制造业对美国私营部门的重要性超乎寻常。根据美国经济分析局（Bureau of Economic Analysis）的数据，私营企业为美国经济每创造7美元，就有近1美元来自制造业。
三个因素对美国制造业的影响尤其显著。第一个因素众所周知——关税，关税正在推高来自中国的零部件和原材料的成本。“按照我们目前征收的关税来看，如果你的利润和大多数制造商一样微薄，你或许可以暂时消化这些关税，”负责计算美国PMI指数的美国供应管理协会（Institute for Supply Management）的首席执行官汤姆·德里表示，“很多迹象表明，很多公司都想这么赌一把。但现在征税商品的数量增加了，关税水平也提高了，这种操作就不可行了。”
Up until now, the Trump years have been good ones for CNC Machines.
The privately-owned Florida company sells new and used computer-controlled metal manufacturing equipment, mostly to small and mid-sized U.S. companies, but also to startups and members of the Fortune 500.
"The industry is pretty conservative," said CEO Curt Doherty. "After the election, confidence skyrocketed. People weren't as afraid. They were willing to spend money and hire employees."
And buy equipment. But his own confidence began to fizzle when a usually seasonal summer slowdown turned into an ongoing rut, one that reminds Doherty of 2008. "September through the end of the year, we usually see a huge uptick," he said. "We're seeing about half of what's normal." His competitors are telling him the same thing.
The entire manufacturing sector is seeing a slowdown, with the August Purchasing Managers Index (PMI), an indicator of manufacturing strength, falling to 49.1, the lowest since January 2016. Below 50 is considered a sign of contraction for the sector, and maybe worse for the economy as a whole.
American manufacturing may be in decline, but the sector employs nearly 13 million Americans and the wages are decent.
Manufacturing has out-sized importance to America’s private sector. According to the Bureau of Economic Analysis, nearly one out of every seven dollars the sector generates for the economy comes from manufacturing.
Manufacturing is an engine with impressive power. "It takes a really deep and longer decline in manufacturing to pull down the overall economy, but you can get there," says Steve Blitz, chief US economist at TS Lombard. "Remember, it was manufacturing that led the country out of the  recession."
It's not just U.S. manufacturing that's hurting. Global activity in the sector has been under pressure. In August, China's manufacturing PMI slipped to 49.5. Meanwhile, the manufacturing PMI for the Eurozone was 47, with that of Germany, the region's strongest economy, at 43.5.
Three factors in particular are squeezing American manufacturing. The first is well known – tariffs, which are driving up costs of components and materials from China. "With the tariffs we've imposed, if your margins are pretty tight, and for most manufacturers they are, you could absorb them temporarily," said Tom Derry, CEO of the Institute for Supply Management, which calculates the U.S. PMI numbers. "We saw a lot of indications that companies were making that bet. Now that the number of goods has increased, and the level of the tariffs has gone up, that's no longer operable."
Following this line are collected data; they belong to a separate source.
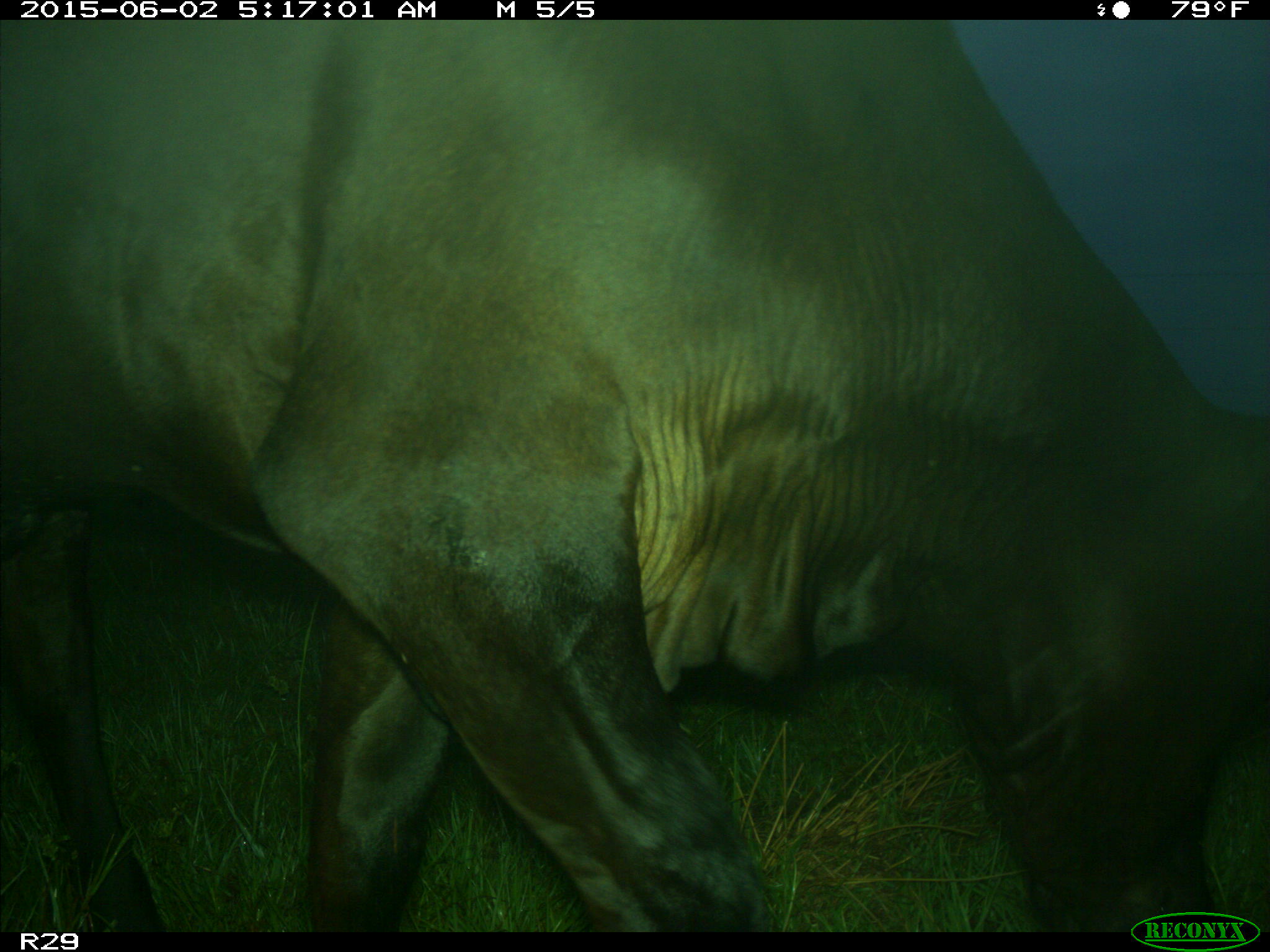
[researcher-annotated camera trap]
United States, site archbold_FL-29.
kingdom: Animalia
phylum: Chordata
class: Mammalia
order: Artiodactyla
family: Bovidae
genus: Bos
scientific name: Bos taurus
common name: domestic cow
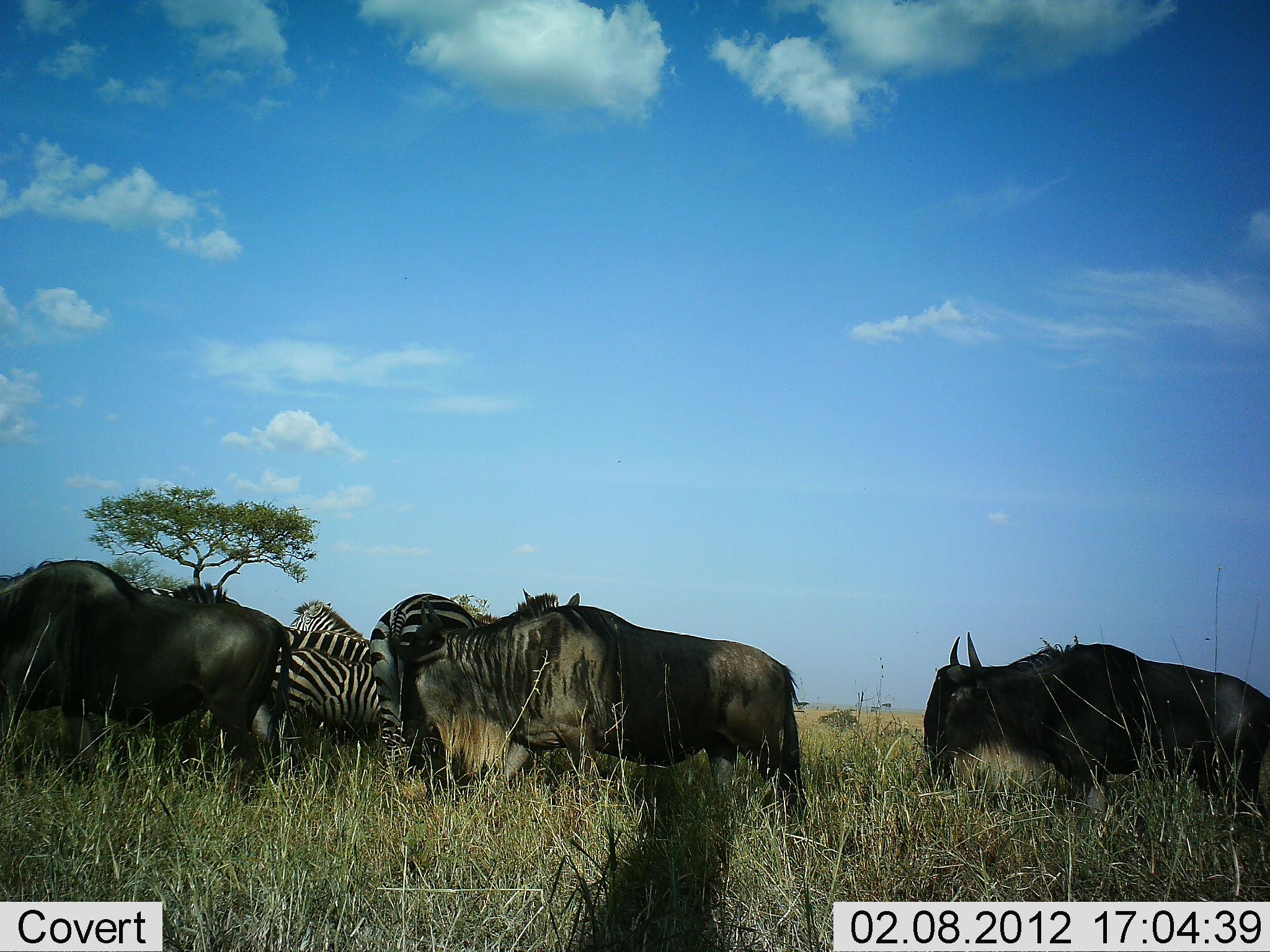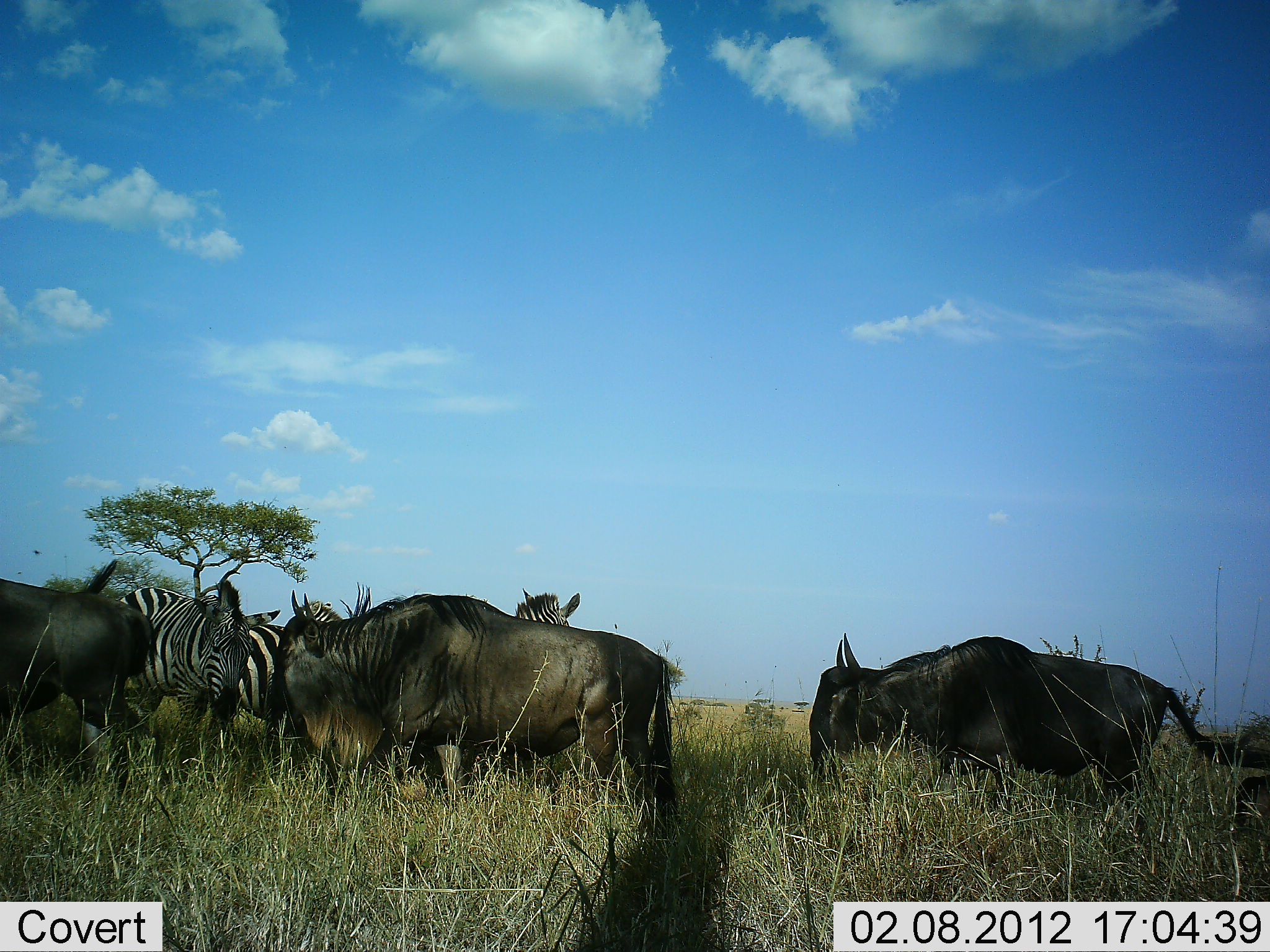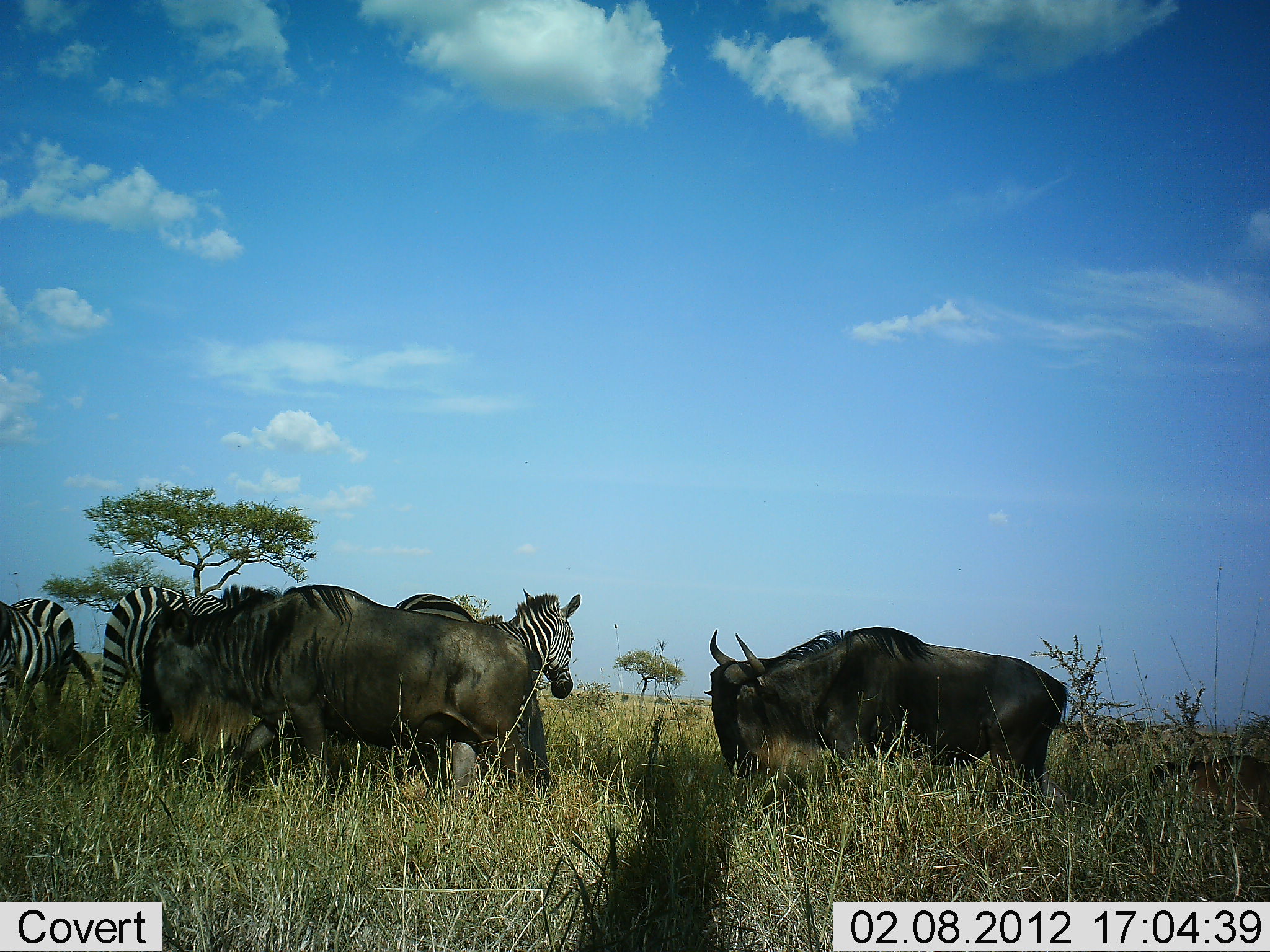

Derry has seen many companies trying to diversify their supply links beyond China, a switch that can drag on for 18-24 months before it has any noticeable impact on the business. For many mid-sized manufacturers, ranging up to $1 billion in sales, that’s just too much of a time-dump to bother with tearing up the supply chain.
Second on the list is the weakening global economic picture—not just China and Germany, but those with major agricultural and construction activity. "It doesn't bode well for John Deere and companies like that," Derry said.
Finally, slowing economies and negative interest rates elsewhere in the world have sent investors to the U.S. in search of safety and better returns, putting the hurt on direct foreign investment abroad. The movement of capital drives up demand for dollars, making American companies less competitive to their global rivals. CNC, for one, has seen overseas orders dry up.
"There are alternatives [to U.S. products]," Derry said. "You can purchase similar equipment from European suppliers. We may have shot ourselves in the foot."
For recession-watchers, PMI isn’t the only indicator to consider. The Federal Reserve's measure of manufacturing output, for example, has fallen more than 1.5% between December 2018 and July 2019. "What we're seeing now globally is a slowdown of manufacturing production," said Scott Baier, a professor of economics and department chair at Clemson University. "Industrial production has grown about 2% globally [as of May 2019], which is exactly half the rate a year ago. There are indications that the economy is slowing down, so what we'd expect to see is a dip in the hiring rate."
For CNC, it's like a time warp—straight back to 2008. "It's early, so I don't know if it's going to be the same yet," Doherty said. "That last one was over a good year and a half to two-year period. We have to go back to being creative again, figuring out new channels."
He's hopeful a long downturn is not in the cards. "We've got our fingers crossed," Doherty said. "But we'll hold on tight and hope for the best."